Vascular tumors of the conjunctiva are rare entities, with the most common being lymphangiomas and pyogenic granuloma and one of the rare ones being cavernous hemangioma [2]. Conjunctival cavernous hemangiomas can appear at any age and have a multiloculated appearance sometimes associated with other vascular syndromes like Sturge–Weber syndrome [2]. Hemangiomas are true non-reactive proliferative neoplasms based on an international study of vascular tumors and conjunctival hemangioma is a rare entity comprising about 4% of nonmelanocytic tumors of the conjunctiva [3].
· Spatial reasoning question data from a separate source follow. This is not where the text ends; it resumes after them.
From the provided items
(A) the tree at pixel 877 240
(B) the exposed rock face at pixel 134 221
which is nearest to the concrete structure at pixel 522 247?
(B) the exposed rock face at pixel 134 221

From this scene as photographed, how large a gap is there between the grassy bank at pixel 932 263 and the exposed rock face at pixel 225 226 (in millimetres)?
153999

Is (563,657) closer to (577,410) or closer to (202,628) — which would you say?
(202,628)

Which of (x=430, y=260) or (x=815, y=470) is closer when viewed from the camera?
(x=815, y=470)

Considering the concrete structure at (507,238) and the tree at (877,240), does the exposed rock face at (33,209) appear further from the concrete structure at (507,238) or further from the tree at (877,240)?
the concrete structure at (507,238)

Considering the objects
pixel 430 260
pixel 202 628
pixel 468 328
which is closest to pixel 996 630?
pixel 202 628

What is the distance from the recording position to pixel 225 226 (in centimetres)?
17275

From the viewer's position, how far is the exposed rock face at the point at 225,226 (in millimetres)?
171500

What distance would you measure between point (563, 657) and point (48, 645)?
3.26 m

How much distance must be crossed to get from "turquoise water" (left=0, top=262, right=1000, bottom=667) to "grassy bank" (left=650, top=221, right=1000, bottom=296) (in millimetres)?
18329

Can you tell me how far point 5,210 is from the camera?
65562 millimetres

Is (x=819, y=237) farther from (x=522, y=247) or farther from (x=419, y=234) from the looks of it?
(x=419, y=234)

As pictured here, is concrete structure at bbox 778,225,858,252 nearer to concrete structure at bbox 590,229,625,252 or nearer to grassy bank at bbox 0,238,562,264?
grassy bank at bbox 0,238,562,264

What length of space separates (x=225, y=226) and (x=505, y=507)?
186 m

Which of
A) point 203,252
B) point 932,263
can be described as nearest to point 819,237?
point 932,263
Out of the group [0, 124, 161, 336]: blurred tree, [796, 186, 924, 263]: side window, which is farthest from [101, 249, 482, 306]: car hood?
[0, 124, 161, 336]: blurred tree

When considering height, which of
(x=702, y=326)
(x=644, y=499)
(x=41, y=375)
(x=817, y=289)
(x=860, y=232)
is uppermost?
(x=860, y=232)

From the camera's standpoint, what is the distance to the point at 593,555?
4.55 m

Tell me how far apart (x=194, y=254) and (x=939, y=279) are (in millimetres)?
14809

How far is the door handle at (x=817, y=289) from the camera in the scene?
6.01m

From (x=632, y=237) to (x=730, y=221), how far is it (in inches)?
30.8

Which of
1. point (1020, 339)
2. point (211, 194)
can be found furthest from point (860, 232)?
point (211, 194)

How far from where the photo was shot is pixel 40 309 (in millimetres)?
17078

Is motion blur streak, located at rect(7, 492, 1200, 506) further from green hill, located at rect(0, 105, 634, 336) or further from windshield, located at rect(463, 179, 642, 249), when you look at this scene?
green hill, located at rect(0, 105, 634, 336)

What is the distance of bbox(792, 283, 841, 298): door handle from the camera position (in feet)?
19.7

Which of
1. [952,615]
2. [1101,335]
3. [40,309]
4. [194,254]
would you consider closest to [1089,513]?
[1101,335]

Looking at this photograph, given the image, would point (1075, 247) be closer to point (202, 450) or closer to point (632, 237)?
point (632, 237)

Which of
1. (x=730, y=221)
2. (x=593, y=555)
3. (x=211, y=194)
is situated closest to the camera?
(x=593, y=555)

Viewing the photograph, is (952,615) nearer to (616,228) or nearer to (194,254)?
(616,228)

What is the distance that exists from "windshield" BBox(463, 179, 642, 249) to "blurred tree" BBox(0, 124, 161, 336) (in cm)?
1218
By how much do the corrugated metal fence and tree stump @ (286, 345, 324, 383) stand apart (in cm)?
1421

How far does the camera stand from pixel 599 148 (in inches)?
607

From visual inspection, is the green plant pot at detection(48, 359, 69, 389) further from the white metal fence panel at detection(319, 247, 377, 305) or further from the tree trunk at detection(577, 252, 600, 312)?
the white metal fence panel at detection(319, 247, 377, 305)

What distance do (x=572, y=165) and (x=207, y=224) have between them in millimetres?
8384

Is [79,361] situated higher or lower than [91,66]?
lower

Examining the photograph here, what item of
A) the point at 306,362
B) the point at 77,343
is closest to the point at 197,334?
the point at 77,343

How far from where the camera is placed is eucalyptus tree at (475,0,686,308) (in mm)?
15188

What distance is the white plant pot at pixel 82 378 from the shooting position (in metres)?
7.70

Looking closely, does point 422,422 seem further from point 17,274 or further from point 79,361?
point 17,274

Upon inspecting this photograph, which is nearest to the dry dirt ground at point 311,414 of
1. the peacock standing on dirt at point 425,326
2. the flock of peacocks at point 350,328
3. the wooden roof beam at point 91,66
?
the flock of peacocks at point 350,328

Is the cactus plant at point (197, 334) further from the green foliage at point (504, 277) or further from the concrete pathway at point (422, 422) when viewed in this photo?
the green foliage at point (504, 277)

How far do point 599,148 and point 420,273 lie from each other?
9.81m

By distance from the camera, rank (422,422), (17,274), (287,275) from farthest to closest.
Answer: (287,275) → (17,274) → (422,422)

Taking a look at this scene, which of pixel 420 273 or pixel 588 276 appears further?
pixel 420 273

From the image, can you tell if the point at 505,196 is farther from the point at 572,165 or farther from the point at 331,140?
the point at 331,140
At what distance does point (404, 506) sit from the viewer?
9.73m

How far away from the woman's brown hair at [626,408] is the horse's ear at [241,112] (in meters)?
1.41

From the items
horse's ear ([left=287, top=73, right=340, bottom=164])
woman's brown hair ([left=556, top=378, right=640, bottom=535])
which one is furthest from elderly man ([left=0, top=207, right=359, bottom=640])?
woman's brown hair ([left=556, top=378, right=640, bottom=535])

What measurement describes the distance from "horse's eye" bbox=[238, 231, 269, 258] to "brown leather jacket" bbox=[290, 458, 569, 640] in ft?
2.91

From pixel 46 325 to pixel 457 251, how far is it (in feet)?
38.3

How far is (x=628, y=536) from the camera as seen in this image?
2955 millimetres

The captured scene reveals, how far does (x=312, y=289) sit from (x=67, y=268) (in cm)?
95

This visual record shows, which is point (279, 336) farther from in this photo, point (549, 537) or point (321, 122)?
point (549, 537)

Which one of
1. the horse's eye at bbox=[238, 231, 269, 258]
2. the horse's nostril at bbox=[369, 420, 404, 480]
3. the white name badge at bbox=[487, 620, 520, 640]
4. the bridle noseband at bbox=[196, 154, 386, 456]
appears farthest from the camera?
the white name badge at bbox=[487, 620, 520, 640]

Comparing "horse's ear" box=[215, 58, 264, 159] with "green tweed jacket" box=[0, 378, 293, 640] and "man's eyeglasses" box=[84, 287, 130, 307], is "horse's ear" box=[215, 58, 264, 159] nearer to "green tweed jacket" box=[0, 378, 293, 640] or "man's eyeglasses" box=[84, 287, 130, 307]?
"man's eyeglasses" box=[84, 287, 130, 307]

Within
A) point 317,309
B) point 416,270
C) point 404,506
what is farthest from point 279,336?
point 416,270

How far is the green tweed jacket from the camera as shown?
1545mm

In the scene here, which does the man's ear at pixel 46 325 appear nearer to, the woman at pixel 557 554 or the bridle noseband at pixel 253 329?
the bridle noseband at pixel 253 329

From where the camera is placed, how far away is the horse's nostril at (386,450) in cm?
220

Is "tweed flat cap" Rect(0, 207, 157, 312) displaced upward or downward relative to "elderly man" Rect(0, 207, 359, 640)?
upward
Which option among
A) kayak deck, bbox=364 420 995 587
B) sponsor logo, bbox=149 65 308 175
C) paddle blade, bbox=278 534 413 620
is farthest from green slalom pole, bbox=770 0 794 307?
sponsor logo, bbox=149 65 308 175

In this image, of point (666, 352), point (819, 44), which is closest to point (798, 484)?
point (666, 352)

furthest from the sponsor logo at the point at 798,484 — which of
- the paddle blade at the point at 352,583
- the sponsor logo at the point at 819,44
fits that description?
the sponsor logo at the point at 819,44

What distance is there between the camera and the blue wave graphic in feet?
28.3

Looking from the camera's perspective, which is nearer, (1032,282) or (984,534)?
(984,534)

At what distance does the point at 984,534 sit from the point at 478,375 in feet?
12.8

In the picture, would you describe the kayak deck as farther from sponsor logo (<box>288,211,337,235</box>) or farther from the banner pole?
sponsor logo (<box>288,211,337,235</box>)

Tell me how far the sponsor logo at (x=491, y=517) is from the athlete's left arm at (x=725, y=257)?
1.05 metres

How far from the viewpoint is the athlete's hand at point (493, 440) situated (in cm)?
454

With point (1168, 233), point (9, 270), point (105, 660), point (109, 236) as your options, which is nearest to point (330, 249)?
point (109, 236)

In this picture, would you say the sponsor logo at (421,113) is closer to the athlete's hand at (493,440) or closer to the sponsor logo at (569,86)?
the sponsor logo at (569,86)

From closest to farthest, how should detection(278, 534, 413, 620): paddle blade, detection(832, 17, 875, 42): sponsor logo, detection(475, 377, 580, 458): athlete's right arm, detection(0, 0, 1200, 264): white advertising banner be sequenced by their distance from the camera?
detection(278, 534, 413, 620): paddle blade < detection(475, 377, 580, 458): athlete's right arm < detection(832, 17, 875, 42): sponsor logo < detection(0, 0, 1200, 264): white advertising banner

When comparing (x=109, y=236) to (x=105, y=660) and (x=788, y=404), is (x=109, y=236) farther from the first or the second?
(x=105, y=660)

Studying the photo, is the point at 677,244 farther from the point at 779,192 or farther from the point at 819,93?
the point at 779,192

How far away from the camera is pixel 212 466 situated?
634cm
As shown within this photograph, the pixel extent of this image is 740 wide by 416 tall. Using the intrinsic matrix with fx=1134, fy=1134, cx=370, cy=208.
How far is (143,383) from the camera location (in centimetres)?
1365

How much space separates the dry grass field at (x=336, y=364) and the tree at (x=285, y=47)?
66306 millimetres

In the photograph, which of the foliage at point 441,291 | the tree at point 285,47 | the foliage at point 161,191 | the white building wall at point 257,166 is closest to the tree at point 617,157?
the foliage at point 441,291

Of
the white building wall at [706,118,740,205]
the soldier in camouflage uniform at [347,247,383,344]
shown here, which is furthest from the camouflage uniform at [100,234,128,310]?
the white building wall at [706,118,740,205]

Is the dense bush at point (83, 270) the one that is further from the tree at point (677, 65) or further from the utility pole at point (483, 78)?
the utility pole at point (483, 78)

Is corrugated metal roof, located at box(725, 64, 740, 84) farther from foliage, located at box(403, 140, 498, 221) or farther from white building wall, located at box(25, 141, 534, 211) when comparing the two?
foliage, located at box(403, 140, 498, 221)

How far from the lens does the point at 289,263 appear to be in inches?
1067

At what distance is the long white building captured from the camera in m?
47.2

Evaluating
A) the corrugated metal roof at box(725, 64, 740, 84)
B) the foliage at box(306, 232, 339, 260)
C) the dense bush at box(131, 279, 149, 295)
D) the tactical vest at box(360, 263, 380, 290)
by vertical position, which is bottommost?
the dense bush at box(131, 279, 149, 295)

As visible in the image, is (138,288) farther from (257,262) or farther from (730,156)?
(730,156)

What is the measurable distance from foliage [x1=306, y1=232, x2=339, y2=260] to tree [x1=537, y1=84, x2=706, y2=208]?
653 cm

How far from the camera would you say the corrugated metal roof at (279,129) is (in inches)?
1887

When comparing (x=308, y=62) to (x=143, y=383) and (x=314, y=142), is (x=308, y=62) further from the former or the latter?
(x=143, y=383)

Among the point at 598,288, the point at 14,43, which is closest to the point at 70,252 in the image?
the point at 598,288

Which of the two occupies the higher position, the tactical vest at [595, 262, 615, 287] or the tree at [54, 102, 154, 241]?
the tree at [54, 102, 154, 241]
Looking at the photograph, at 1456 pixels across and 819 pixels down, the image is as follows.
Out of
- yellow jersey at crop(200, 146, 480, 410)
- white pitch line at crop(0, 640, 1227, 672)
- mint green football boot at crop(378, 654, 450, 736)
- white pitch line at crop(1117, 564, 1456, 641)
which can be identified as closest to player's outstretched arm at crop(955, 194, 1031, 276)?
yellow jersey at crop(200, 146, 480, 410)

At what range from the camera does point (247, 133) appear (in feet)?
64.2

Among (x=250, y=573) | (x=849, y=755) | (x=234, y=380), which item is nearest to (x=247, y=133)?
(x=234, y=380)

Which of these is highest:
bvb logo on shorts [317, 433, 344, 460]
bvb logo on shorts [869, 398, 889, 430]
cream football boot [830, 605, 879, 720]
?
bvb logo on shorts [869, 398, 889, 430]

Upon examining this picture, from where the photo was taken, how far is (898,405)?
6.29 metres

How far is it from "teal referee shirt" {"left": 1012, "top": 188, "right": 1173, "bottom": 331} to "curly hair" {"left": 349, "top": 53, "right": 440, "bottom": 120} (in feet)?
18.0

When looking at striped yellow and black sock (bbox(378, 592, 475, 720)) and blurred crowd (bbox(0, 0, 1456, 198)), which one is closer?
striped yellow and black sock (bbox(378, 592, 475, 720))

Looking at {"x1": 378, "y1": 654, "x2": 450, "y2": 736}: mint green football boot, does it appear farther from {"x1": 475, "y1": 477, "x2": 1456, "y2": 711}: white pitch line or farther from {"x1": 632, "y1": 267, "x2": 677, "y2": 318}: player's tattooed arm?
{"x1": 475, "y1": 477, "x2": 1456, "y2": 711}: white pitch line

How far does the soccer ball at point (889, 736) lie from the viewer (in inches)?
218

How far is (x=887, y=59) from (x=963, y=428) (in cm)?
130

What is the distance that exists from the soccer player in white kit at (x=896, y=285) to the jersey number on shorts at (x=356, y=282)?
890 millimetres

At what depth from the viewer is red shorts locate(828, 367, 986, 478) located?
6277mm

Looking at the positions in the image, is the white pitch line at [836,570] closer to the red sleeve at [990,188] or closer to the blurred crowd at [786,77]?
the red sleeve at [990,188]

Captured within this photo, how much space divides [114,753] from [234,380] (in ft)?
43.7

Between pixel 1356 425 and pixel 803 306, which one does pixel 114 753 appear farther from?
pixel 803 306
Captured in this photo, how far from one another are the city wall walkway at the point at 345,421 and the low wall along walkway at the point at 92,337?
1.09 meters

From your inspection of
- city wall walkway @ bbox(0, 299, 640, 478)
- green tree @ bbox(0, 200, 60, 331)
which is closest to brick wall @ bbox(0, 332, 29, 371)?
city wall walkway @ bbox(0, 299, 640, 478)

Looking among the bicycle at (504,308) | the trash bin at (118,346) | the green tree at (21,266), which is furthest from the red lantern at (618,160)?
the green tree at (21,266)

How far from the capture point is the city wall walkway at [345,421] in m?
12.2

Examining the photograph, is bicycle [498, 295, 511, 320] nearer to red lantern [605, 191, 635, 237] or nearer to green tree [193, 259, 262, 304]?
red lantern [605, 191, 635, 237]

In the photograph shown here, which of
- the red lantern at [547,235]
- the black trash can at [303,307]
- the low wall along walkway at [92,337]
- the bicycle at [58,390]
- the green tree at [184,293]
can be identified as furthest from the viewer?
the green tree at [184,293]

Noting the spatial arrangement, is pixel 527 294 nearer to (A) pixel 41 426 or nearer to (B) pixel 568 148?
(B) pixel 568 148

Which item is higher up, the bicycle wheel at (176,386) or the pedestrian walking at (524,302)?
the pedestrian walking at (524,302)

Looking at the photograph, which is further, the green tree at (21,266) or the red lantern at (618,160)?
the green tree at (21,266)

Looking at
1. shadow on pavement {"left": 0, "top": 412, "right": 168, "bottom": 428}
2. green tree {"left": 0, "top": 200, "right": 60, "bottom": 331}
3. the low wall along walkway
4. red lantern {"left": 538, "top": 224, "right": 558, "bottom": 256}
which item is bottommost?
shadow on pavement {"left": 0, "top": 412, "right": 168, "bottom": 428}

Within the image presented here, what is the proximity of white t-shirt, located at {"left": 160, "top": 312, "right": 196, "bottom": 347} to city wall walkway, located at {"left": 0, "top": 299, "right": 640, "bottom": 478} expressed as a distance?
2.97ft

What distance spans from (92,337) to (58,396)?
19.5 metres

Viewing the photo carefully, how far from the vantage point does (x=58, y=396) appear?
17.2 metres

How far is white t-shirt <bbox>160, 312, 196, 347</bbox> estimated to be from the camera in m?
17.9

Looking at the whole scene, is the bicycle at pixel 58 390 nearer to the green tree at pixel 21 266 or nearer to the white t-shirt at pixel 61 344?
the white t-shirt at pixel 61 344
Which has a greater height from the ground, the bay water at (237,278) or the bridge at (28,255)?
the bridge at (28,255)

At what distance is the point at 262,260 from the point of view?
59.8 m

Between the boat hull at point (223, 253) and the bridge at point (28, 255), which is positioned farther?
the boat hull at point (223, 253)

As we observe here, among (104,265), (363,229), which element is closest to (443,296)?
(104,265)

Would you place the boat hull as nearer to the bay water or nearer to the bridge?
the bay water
Cavernous conjunctival hemangiomas have been reported in patients from 17 to 76 years old of age, with no age, sex, and race predilection [4]. The main complaint of patients is the cosmetic appearance and they can either be followed or an excisional biopsy can be done with good results [4] as our patient.

The initial diagnosis for our patient was malignant conjunctival melanoma, a malignant tumor, as opposed to the benign conjunctival cavernous hemangioma, which can be easily treated without systemic dissemination and was ultimately confirmed as the final diagnosis. It is important to think of conjunctival cavernous hemangioma as a differential diagnosis of conjunctival malignant melanoma. This may reduce the patient’s stress as well as change the surgical approach for treatment.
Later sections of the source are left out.